- [Задание] Сколько касок, согласно отрывку о детском труде в войну, выпустил завод в Лысьве за Великую Отечественную войну?
── Текст упражнения ──
Анину историю самопожертвования и праздничную рубашку, которую та носила уже взрослой, когда поставила на ноги братьев, передала в прохоровский музей её дочь Любовь Николаевна.

Кукла с улыбкой

Лысьвенский металлургический завод, что в Пермском крае, в годы Великой Отечественной войны стал монополистом, производящим солдатские каски – стальные шлемы ­СШ-40. Мы переносимся как будто на машине времени в работавший при заводе детский сад. Каски лежат на столике, им есть что рассказать нам сегодняшним.

СШ-40 – это корпус, подтулейное устройство и подбородный ремень. Подтулейное устройство к каскам крепилось заклёпками. Разжимали их пальчики пятилетних детсадовцев. Я представляю много раз содранную кожу от неловких с непривычки движений…

«После двух часов работы деток обязательно вели в заводскую столовую, где кормили горячим обедом», – добавляет Наталья Руденко.

Она рассказывает ещё одну историю. Однажды в Пермь с гастролями прибыл знаменитейший Юрий Никулин, дал там несколько концертов. Работники Лысьвенского завода узнали, что он в городе, приехали к нему и предложили выступить на предприятии. Артист по ряду причин отказался. Тогда делегаты в знак признательности подарили Никулину набор посуды и стальной шлем. Тот опешил: почему именно шлем? Ему рассказали, что за Великую Отечественную войну завод в Лысьве выпустил более 10 миллионов касок. А самому Никулину на войне такая каска три раза спасла жизнь. Спустя время Юрий Владимирович приехал на предприятие с концертом.

В войну детям доставалась такая работа, вынести которую трудно и взрослым. Переместимся в швейный цех завода, где 10–12 -летние девочки шьют те же «лепестки» для подтулейного устройства. Работа монотонная, они – в смене, но по‑детски голодны и потому теряют концентрацию. Начальница цеха немногим их старше, ей около 20, только для них она уже «ворчливая тётка».

И эта «тётка» каждое утро, приходя на работу, шила мягкую тряпичную куклу. Для чего?

«Когда во второй половине смены от недоедания мутилось в глазах, острая игла прокалывала палец насквозь», – звучит девчоночий голосок.

Тогда по конвейеру пускали тряпичную куколку. Она им улыбалась и вызывала искренний смех. А ещё об неё промакивали пальцы, и к концу смены кукла становилась бордовой от крови.

По закону дети до 16 лет должны трудиться не больше шести часов в сутки, их нельзя привлекать к ночным и сверхурочным работам. Малолетние работники имели право на один выходной в неделю и на ежегодный отпуск на 12 суток. Но вопросы соблюдения трудового законодательства часто отходили на второй план. Большинству детей было 14 – 16 лет, а на вспомогательные работы брали уже с 11 лет.

Подарок к 17-летию

Казалось бы, ничем не примечательная алюминиевая миска. Такую сейчас у кого‑то на кухне встретишь редко. Но для челябинца Владимира Никитина подобная посуда стала едва ли не талисманом.

Володя Никитин в 1941 году в 14 лет пришёл на Челябинский тракторный завод – так он назывался до Великой Отечественной. Уже в первую осень войны предприятие стало танкостроительным комбинатом, позже его назовут неофициально «Танко­градом», а по документам – Кировским заводом Наркомата танковой промышленности в городе Челябинске.
───
── Исходные данные ──
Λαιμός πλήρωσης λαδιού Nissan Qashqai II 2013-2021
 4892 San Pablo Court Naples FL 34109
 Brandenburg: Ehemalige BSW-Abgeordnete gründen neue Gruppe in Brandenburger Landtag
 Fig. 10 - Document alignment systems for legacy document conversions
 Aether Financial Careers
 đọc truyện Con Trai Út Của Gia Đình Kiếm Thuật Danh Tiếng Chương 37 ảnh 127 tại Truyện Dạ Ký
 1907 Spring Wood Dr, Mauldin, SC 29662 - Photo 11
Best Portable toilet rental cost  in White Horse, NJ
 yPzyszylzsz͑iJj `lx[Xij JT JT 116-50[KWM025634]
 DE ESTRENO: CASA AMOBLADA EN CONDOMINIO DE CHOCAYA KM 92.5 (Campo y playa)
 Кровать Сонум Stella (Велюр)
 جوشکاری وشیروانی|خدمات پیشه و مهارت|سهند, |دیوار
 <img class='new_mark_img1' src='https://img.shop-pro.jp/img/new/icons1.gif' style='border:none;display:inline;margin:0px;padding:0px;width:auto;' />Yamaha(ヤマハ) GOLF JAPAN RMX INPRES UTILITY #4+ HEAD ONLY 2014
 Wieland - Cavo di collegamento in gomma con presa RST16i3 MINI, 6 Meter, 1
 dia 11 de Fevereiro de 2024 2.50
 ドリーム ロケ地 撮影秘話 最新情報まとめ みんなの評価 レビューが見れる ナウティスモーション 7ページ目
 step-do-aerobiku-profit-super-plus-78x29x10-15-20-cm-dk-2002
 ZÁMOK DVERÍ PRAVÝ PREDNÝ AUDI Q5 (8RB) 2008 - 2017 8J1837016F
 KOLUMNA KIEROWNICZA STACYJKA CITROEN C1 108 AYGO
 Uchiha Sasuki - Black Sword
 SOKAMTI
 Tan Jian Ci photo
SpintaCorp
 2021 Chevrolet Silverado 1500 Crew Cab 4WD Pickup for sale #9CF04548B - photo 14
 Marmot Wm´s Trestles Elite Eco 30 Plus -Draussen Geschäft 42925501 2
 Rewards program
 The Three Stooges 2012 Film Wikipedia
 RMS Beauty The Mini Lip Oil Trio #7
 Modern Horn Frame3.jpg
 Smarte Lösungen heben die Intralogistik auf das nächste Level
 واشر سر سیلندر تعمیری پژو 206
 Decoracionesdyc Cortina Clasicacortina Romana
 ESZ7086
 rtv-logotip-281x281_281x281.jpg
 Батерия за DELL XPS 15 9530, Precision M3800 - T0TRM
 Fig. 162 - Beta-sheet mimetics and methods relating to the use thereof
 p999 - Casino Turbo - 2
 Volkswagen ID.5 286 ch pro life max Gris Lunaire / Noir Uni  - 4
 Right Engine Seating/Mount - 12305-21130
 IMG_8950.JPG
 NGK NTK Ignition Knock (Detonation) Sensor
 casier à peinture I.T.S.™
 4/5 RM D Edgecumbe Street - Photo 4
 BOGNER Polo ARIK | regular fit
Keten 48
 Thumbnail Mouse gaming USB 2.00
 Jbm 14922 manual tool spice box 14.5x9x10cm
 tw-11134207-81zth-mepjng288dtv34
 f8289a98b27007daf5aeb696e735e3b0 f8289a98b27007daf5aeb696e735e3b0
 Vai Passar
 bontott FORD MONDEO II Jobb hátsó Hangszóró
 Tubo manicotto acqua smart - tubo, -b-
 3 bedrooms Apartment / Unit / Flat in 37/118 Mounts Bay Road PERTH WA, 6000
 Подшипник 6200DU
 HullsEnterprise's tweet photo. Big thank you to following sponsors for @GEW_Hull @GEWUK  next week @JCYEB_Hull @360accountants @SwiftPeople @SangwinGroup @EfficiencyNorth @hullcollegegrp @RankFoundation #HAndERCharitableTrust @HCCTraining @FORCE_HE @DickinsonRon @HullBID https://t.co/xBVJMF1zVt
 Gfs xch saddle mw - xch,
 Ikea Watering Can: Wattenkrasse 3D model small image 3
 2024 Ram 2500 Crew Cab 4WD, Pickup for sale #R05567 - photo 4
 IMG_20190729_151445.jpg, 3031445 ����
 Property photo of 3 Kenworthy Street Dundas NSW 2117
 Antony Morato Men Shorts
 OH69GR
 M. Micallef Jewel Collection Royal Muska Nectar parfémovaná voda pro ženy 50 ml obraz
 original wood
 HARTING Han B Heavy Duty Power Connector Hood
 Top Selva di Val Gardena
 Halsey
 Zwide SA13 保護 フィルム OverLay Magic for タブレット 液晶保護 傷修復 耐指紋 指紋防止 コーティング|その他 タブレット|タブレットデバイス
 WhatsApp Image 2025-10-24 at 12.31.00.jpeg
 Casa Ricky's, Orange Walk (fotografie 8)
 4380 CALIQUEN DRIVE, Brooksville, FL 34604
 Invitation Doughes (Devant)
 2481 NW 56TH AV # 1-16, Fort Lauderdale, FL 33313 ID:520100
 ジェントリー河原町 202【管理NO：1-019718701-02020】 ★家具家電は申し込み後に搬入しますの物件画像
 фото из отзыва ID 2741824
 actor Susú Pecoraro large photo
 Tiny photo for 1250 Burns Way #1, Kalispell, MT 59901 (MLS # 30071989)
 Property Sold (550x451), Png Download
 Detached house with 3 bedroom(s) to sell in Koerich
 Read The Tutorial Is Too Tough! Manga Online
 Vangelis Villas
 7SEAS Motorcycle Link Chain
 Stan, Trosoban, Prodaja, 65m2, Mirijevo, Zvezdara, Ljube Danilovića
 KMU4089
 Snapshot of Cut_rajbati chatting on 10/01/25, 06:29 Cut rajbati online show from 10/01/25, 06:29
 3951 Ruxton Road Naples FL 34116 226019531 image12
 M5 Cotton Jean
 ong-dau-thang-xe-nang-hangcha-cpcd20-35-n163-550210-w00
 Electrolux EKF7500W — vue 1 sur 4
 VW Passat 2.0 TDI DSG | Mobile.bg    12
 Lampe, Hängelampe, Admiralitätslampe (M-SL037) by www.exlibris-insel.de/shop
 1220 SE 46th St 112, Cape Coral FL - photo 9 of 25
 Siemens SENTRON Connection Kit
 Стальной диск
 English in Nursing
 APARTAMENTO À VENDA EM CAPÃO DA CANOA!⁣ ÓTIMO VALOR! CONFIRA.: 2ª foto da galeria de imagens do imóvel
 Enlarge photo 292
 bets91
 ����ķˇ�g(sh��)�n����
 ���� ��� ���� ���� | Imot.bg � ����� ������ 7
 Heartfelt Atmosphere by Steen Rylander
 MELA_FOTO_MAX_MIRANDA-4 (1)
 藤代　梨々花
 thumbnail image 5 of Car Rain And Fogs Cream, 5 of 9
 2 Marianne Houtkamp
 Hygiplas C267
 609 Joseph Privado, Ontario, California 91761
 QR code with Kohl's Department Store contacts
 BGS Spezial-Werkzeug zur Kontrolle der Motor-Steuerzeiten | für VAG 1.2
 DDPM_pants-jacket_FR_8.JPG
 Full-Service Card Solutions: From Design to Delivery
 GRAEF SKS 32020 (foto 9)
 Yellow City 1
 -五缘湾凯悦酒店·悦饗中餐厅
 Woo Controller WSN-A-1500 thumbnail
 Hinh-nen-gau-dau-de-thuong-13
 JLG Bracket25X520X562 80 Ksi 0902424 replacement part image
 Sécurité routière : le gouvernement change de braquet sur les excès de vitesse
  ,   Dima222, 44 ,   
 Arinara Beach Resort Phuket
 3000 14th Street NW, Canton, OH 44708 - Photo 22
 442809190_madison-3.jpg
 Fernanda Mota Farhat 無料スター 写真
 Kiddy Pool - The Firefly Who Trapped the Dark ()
───
- [Ответ] Более 10 миллионов касок.